記憶の軌跡

 それから二人は、思い出話に花を咲かせた。記憶の底に沈んでいた小学校の頃の光景が、淡い色彩で蘇ってくる。


 あの日、陸人が体育の時間に転んで膝を擦りむいたことも、まだ覚えている。


 痛みに顔を歪めた陸人を支え、俺が必死に保健室まで連れて行った記憶。あの時の心配や焦りが、いま思い出すと微笑ましい。


 「覚えてる? あの廊下で先生に怒られた時のこと」


 俺がそう尋ねると、陸人は小さくうなずいた。放課後、誰もいない廊下で、二人で夢中になって走り回った。


 そんな無邪気な時間が、まるで宝石のように煌めいて、今も心の中で輝いている。俺たちが子供だった頃、世界はただ楽しいだけだったのに、どうしてこんなにも早く過ぎ去ってしまったのだろうか。


 「中学の最初のテスト、覚えてる?」


 その言葉に陸人はふっと笑みを浮かべる。初めての定期テストの点数を競い合って、二点差で俺が負けた時のこと。


 あの時、陸人が得意げな顔をして見せた勝ち誇った表情が目に浮かぶ。悔しかったけれど、それ以上に彼と競い合える楽しさがあった。

 思い出話をしていると、次から次へと話題が尽きない。まるで目の前にあるカップが、話題という名の水でどんどん満たされていくかのように、過去の記憶があふれ出してくる。


 そのたびに、俺たちが過ごしてきた日々の重みが、一層胸に染み渡っていくのを感じる。

 そして、あの日のことも、避けるようにしてきた思い出が蘇る──彼が突然、転校した日のこと。


 理由は、本当にお父さんの仕事の都合だったのだと、陸人は今さらのように言った。

 小学生だった俺には、ただ悲しい現実として受け止めるしかなく、その理由を母親に聞かされた記憶さえ、いつの間にか遠ざけていた。


 「そうだったんだ・・・・・・」


 その理由を聞き、俺は何とも言えない感情に包まれた。どうしてあの時、もっと陸人のことを思い出せなかったのだろうかと、悔やむような気持ちもあった。


 でも、こうして再び彼に会えたことで、その想いはすっと軽くなった。あの頃の時間が今、少しずつ形を変えて自分の中に戻ってきている。

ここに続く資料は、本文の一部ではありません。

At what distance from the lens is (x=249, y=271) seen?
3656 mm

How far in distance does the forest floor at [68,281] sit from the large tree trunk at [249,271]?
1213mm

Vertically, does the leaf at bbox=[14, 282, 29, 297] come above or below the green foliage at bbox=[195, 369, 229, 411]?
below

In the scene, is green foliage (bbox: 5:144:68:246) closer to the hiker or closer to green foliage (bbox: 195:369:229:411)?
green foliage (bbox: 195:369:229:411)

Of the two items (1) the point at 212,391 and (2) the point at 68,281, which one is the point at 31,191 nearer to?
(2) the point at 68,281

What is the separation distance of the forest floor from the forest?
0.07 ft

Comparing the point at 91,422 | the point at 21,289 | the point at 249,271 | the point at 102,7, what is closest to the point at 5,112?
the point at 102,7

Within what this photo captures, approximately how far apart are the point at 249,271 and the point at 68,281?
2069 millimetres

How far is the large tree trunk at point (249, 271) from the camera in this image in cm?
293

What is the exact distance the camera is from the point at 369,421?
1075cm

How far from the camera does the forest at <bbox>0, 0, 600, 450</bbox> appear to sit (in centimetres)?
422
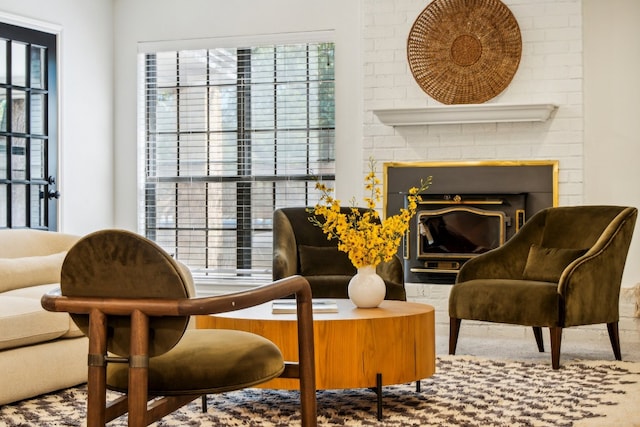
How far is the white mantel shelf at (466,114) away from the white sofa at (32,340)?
2662 millimetres

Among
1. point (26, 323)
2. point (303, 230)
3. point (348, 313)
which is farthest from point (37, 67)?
point (348, 313)

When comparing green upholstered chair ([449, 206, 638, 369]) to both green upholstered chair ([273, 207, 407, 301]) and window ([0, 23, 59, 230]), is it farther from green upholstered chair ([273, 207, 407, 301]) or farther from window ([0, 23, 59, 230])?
window ([0, 23, 59, 230])

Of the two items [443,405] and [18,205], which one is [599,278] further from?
[18,205]

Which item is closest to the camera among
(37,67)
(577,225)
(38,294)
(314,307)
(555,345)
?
(314,307)

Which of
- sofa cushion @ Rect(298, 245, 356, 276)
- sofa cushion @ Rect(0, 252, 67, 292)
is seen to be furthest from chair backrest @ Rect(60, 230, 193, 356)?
sofa cushion @ Rect(298, 245, 356, 276)

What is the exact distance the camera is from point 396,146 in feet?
20.2

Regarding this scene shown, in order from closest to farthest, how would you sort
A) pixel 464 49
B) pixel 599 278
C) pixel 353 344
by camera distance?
1. pixel 353 344
2. pixel 599 278
3. pixel 464 49

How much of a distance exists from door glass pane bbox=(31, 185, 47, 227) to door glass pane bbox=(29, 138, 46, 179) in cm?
10

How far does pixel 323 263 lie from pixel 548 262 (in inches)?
52.4

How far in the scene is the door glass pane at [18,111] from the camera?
6.02m

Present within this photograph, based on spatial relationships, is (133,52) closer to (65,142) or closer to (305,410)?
(65,142)

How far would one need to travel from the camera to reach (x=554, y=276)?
4.75 meters

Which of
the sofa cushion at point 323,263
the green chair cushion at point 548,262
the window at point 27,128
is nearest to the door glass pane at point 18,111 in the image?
the window at point 27,128

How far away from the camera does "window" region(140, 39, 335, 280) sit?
6578 mm
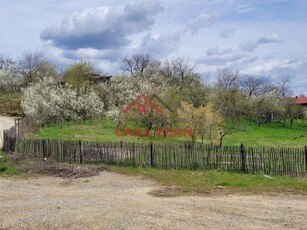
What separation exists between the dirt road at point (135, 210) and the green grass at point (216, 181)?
1091mm

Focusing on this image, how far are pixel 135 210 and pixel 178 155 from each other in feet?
25.4

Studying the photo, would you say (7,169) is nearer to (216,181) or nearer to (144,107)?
(216,181)

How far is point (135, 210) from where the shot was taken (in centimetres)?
1074

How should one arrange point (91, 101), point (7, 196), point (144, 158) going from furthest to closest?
point (91, 101)
point (144, 158)
point (7, 196)

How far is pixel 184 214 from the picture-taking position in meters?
10.4

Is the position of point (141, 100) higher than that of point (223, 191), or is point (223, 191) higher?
point (141, 100)

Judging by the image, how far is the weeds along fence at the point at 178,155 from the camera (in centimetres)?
1683

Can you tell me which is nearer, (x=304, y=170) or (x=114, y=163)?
(x=304, y=170)

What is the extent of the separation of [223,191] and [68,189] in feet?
18.7

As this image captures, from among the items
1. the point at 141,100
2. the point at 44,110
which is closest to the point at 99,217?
the point at 141,100

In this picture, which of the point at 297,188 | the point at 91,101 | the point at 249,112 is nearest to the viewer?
the point at 297,188

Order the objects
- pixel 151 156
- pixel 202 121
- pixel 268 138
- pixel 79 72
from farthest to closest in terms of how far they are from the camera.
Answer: pixel 79 72, pixel 268 138, pixel 202 121, pixel 151 156

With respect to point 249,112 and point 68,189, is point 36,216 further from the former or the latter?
point 249,112

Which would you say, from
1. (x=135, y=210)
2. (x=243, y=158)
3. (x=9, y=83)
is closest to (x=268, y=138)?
(x=243, y=158)
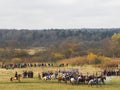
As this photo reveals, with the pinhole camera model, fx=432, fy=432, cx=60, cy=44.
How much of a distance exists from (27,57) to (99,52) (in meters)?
19.3

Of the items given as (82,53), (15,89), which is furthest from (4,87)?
(82,53)

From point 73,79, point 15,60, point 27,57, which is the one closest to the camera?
point 73,79

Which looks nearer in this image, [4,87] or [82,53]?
[4,87]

 二人で思い出を共有し、心に積もった雪を少しずつ解かしていくように、語り合う時間は途切れることなく流れていった。


 互いの声が重なり合い、記憶の断片がまた一つに繋がっていくたび、心のどこかが温かく満たされていく。ふと、目の前に店員が現れ、閉店の時間が近いことを告げた。


 「もうこんな時間なんだな・・・・・・」


 彼の言葉に驚き、時計を見ると、すでに三時間以上も経っていた。二人とも会話に夢中で、時の流れをすっかり忘れていた。少し名残惜しい気持ちを抱えながら、お会計を済ませて店を出る。


 夜の空気が冷たく頬に触れ、また現実へと引き戻されるようだった。

 外に出ると、澄み切った夜空が広がっていた。上を見上げると、デネブとベガ、そしてアルタイルが、三角形を描くように輝いている。その三つの星が放つ光が強すぎて、他の星たちはその明るさに隠れてしまっていた。

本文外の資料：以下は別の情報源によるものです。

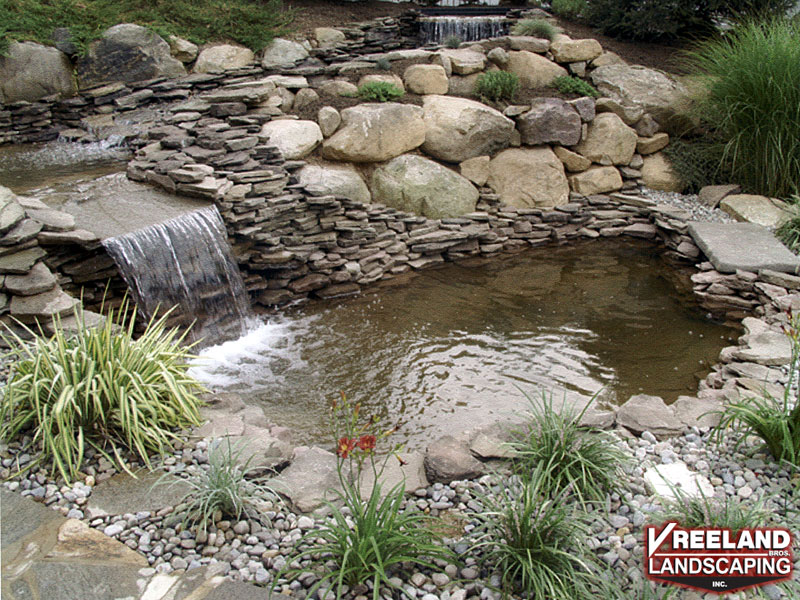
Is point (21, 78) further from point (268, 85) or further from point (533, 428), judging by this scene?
point (533, 428)

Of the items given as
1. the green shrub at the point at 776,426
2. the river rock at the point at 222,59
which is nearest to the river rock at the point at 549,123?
the river rock at the point at 222,59

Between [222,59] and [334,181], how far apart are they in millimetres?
3429

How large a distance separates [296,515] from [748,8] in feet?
32.8

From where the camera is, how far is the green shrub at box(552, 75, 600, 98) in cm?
855

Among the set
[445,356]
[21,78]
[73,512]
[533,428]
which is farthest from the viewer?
[21,78]

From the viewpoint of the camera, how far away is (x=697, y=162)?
834 cm

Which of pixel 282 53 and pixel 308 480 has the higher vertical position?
pixel 282 53

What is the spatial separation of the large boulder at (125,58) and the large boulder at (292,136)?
258 cm

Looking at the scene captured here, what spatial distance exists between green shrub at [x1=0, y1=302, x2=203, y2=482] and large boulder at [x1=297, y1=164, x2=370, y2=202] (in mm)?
3550

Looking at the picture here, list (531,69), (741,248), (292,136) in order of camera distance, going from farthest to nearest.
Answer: (531,69), (292,136), (741,248)

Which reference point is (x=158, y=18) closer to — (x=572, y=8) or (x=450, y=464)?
(x=572, y=8)

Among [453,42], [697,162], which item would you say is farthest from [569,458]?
[453,42]

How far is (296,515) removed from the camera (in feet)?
9.61

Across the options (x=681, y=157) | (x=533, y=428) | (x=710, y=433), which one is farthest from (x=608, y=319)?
(x=681, y=157)
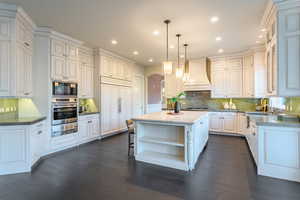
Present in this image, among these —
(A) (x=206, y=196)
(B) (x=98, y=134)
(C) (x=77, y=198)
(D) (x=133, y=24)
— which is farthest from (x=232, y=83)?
(C) (x=77, y=198)

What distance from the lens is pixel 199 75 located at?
6262 millimetres

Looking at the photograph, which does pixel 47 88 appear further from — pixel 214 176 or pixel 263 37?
pixel 263 37

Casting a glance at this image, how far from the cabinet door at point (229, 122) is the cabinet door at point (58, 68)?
17.5 feet

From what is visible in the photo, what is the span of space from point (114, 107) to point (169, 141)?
3.27 m

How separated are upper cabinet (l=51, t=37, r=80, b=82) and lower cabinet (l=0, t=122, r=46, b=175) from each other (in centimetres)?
150

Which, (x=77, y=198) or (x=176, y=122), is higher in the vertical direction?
(x=176, y=122)

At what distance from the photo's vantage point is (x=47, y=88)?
Answer: 12.7 ft

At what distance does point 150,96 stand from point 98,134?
167 inches

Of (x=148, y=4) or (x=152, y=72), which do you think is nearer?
(x=148, y=4)

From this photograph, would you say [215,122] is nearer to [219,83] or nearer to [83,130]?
[219,83]

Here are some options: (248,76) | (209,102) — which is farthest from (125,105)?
(248,76)

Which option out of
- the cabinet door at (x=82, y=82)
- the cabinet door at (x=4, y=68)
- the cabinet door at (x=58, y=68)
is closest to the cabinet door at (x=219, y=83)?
the cabinet door at (x=82, y=82)

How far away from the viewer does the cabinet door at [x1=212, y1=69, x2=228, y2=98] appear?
19.6ft

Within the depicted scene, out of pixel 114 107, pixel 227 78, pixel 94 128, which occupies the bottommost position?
pixel 94 128
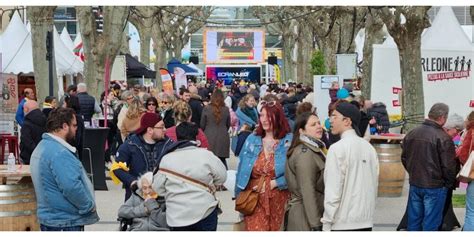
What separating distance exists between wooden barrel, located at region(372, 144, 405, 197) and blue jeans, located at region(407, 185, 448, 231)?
3696mm

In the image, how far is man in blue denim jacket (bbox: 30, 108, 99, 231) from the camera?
703 cm

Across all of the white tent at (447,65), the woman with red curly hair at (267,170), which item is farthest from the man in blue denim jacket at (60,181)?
the white tent at (447,65)

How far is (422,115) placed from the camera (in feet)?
61.3

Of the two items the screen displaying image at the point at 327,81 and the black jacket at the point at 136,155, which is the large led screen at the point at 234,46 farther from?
the black jacket at the point at 136,155

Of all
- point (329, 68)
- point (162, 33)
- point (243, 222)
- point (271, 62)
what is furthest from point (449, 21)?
point (271, 62)

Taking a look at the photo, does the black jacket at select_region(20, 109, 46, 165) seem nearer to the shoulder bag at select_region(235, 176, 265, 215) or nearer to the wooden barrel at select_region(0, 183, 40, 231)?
the wooden barrel at select_region(0, 183, 40, 231)

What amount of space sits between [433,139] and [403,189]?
595cm

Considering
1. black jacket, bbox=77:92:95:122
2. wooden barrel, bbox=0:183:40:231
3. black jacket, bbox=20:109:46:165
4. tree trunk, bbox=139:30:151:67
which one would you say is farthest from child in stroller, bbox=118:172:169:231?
tree trunk, bbox=139:30:151:67

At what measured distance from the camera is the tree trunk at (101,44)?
26.4 m

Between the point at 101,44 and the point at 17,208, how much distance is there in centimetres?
1820

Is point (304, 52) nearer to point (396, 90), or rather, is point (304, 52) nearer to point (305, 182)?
point (396, 90)

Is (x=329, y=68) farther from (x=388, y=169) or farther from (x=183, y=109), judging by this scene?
(x=183, y=109)

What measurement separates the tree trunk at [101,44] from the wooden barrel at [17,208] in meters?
17.8

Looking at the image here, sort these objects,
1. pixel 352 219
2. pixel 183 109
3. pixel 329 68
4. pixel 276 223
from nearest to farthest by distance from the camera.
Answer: pixel 352 219 < pixel 276 223 < pixel 183 109 < pixel 329 68
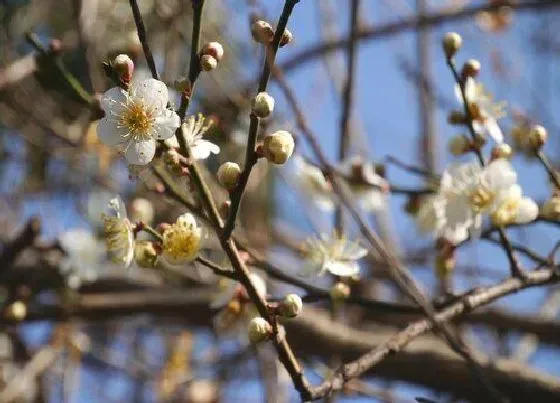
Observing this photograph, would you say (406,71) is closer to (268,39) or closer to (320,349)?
(320,349)

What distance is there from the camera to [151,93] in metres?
0.91

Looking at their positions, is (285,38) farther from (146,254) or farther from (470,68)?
(470,68)

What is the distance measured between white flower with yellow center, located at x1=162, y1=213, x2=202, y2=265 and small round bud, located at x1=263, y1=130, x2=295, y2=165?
137 millimetres

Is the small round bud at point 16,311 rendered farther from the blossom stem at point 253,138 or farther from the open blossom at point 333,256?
the blossom stem at point 253,138

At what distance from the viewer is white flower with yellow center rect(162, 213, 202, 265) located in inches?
37.9

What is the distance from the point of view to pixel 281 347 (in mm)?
912

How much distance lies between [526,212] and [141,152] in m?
0.60

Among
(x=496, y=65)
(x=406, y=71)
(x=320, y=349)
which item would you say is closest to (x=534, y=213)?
(x=320, y=349)

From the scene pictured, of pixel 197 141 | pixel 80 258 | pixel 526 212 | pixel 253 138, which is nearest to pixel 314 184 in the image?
pixel 80 258

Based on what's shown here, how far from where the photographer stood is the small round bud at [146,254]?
0.99 meters

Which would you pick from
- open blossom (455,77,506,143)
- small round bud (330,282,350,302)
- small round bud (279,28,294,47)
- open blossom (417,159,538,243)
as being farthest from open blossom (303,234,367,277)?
small round bud (279,28,294,47)

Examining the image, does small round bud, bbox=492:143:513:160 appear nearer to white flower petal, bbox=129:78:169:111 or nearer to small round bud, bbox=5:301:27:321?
white flower petal, bbox=129:78:169:111

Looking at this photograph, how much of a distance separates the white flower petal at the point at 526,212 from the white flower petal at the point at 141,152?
58 cm

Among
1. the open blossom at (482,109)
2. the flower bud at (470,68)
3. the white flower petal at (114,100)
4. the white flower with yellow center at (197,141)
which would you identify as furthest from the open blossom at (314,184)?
the white flower petal at (114,100)
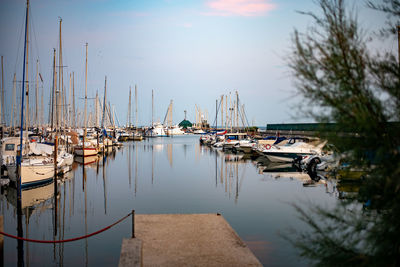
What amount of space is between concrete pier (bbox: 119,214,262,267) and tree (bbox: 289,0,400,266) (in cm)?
405

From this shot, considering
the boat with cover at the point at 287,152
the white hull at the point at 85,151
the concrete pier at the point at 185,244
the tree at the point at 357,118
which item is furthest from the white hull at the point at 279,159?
the tree at the point at 357,118

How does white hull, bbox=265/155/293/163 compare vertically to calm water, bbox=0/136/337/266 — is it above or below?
above

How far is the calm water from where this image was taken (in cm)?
1171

 夜空に浮かぶその輝きが、なんだか俺たちの関係に重なって見えた。目立つ光の影で、控えめな星たちが霞んでしまうように、俺たちの思い出も、彼の存在も、見えない場所に隠れてしまっていたのかもしれない。


 でも、そんな霞んだ記憶のおかげで、今こうして再び陸人という星が輝きを取り戻したように思えた。


 俺はそっと、隣にいる彼に目をやる。彼が再び俺の隣にいること、その事実がただ嬉しかった。